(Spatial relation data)
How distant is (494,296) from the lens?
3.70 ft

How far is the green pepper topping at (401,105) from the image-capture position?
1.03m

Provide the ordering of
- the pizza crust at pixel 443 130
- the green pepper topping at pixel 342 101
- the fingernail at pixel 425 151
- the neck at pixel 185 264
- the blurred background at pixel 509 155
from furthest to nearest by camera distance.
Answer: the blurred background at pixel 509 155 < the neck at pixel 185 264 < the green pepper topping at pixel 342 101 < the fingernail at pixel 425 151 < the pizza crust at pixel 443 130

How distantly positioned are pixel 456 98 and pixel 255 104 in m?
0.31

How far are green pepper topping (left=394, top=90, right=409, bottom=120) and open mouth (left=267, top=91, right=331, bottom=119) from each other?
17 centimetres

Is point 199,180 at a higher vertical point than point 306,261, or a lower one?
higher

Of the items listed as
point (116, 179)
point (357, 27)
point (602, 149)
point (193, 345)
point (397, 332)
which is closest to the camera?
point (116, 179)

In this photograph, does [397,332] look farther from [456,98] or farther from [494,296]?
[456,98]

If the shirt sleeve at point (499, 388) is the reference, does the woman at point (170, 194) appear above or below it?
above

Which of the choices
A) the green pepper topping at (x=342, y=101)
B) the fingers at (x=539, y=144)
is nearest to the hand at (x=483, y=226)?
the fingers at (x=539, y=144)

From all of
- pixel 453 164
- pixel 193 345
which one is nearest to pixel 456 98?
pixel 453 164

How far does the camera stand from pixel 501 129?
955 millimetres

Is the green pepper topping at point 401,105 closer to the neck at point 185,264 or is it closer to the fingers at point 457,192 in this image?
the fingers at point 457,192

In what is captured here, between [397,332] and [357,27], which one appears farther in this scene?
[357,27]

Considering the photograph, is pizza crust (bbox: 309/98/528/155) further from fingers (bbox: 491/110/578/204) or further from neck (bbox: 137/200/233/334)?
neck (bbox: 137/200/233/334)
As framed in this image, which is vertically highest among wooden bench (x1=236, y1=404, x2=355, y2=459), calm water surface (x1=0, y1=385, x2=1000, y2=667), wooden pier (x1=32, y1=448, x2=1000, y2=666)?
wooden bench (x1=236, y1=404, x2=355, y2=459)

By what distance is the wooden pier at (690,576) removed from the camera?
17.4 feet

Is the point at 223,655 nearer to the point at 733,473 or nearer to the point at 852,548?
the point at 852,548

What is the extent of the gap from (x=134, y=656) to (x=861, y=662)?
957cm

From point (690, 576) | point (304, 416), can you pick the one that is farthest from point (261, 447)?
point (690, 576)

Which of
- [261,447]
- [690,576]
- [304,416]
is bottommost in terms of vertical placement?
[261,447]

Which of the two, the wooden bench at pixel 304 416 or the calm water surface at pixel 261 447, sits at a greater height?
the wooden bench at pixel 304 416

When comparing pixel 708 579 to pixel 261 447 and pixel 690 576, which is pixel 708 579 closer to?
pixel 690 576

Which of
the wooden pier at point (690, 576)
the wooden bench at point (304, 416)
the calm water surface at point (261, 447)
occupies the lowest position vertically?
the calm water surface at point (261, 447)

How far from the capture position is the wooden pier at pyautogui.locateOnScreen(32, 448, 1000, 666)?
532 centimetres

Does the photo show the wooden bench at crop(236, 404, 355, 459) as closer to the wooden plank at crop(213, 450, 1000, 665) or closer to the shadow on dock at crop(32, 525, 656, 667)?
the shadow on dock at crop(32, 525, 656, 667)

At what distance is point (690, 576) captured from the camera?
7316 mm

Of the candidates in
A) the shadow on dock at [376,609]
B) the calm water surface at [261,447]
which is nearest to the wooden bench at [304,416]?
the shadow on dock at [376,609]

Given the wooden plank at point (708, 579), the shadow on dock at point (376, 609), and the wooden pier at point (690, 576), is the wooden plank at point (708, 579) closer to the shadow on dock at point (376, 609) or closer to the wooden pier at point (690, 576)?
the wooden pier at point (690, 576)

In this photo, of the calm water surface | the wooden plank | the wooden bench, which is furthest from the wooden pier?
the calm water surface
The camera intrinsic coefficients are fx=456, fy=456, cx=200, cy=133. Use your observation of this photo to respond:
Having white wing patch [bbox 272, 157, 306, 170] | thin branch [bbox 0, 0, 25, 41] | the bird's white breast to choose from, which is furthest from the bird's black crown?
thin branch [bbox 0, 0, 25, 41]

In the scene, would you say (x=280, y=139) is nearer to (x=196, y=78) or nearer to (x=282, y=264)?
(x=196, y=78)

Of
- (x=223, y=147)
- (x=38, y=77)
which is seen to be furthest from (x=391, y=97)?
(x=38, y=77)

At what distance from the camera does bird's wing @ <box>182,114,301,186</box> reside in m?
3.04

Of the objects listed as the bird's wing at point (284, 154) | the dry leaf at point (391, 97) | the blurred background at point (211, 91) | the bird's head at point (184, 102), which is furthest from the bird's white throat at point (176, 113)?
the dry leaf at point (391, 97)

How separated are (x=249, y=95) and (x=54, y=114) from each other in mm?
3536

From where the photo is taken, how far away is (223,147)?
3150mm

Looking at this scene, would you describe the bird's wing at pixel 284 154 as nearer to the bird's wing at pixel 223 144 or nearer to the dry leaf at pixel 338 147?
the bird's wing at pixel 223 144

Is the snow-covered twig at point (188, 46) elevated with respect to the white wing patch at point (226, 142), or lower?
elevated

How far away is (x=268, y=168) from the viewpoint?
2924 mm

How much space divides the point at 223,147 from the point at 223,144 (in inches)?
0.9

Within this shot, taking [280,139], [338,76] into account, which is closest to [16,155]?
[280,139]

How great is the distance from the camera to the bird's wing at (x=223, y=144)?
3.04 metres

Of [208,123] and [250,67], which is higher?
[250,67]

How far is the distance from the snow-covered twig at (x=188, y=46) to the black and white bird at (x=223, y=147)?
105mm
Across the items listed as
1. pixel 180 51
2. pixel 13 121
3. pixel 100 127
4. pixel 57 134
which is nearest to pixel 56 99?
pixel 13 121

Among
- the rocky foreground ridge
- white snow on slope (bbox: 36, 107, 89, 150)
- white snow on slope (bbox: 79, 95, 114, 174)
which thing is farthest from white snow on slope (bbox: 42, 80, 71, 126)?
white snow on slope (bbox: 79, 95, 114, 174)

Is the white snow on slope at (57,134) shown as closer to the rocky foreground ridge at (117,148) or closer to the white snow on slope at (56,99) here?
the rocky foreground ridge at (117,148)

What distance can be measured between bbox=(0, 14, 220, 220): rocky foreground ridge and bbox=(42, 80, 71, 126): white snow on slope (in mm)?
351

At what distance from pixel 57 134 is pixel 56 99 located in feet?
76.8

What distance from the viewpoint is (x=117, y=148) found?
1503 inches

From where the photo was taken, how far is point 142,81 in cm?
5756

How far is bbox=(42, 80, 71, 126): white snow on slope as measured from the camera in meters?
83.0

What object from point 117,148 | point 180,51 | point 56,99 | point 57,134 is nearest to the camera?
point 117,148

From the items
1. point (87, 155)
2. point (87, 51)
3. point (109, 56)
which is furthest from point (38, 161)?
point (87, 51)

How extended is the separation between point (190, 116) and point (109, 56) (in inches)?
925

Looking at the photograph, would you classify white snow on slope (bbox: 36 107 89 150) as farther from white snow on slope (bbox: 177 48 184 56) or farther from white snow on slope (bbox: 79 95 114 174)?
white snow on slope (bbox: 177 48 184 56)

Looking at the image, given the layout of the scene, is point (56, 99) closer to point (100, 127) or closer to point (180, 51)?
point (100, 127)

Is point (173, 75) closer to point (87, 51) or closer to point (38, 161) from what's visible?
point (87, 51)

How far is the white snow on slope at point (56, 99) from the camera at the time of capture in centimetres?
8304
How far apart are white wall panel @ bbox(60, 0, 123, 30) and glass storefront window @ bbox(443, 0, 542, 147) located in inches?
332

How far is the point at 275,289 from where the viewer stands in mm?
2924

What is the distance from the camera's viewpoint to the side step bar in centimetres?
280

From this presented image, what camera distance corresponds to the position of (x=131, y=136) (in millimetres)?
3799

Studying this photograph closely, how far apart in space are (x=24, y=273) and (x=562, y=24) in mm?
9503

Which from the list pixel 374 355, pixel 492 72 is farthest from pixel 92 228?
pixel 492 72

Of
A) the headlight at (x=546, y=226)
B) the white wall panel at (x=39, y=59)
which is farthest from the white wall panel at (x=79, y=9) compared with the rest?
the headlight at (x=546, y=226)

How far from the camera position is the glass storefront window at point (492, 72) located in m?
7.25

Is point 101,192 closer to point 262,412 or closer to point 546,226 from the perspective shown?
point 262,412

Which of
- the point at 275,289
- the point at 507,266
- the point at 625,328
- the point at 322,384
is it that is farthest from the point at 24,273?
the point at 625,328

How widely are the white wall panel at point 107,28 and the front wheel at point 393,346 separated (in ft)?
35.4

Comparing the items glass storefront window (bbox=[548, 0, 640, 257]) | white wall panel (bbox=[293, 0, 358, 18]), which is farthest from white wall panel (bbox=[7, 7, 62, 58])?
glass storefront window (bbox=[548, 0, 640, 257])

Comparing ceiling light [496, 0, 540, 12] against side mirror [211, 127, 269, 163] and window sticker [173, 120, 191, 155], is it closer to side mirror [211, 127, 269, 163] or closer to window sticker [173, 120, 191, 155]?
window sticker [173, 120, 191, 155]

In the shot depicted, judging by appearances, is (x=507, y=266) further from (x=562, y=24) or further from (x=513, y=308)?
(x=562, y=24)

» **Exercise**: Please reproduce word for word the stretch of the listing above from the line containing "From all of" through the line containing "532 centimetres", including both of those lines.

» **Full response**:
From all of
- pixel 453 164
- pixel 193 345
which one is nearest to pixel 456 98?
pixel 453 164

How far does the camera stand from pixel 501 129?
955 millimetres

Is the green pepper topping at point 401,105 closer to the neck at point 185,264 or is it closer to the fingers at point 457,192 in this image?
the fingers at point 457,192

In what is captured here, between [397,332] and [357,27], which one appears farther in this scene?
[357,27]

Considering the photograph, is pizza crust (bbox: 309/98/528/155) further from fingers (bbox: 491/110/578/204) or further from neck (bbox: 137/200/233/334)?
neck (bbox: 137/200/233/334)
As framed in this image, which is vertically highest among wooden bench (x1=236, y1=404, x2=355, y2=459), calm water surface (x1=0, y1=385, x2=1000, y2=667), wooden pier (x1=32, y1=448, x2=1000, y2=666)?
wooden bench (x1=236, y1=404, x2=355, y2=459)

By what distance is the wooden pier at (690,576) removed from the camera?
17.4 feet

Is the point at 223,655 nearer to the point at 733,473 or nearer to the point at 852,548?
the point at 852,548

What is the extent of the gap from (x=134, y=656) to (x=861, y=662)?
957cm

From point (690, 576) | point (304, 416), can you pick the one that is farthest from point (261, 447)?
point (690, 576)

Which of
- [261,447]
- [690,576]
- [304,416]
is bottommost in terms of vertical placement?
[261,447]

Which of the two, the wooden bench at pixel 304 416 or the calm water surface at pixel 261 447, sits at a greater height?
the wooden bench at pixel 304 416

When comparing pixel 708 579 to pixel 261 447 and pixel 690 576, which is pixel 708 579 closer to?
pixel 690 576

Which of
the wooden pier at point (690, 576)
the wooden bench at point (304, 416)
the calm water surface at point (261, 447)
occupies the lowest position vertically?
the calm water surface at point (261, 447)

How far from the capture position is the wooden pier at pyautogui.locateOnScreen(32, 448, 1000, 666)?
532 centimetres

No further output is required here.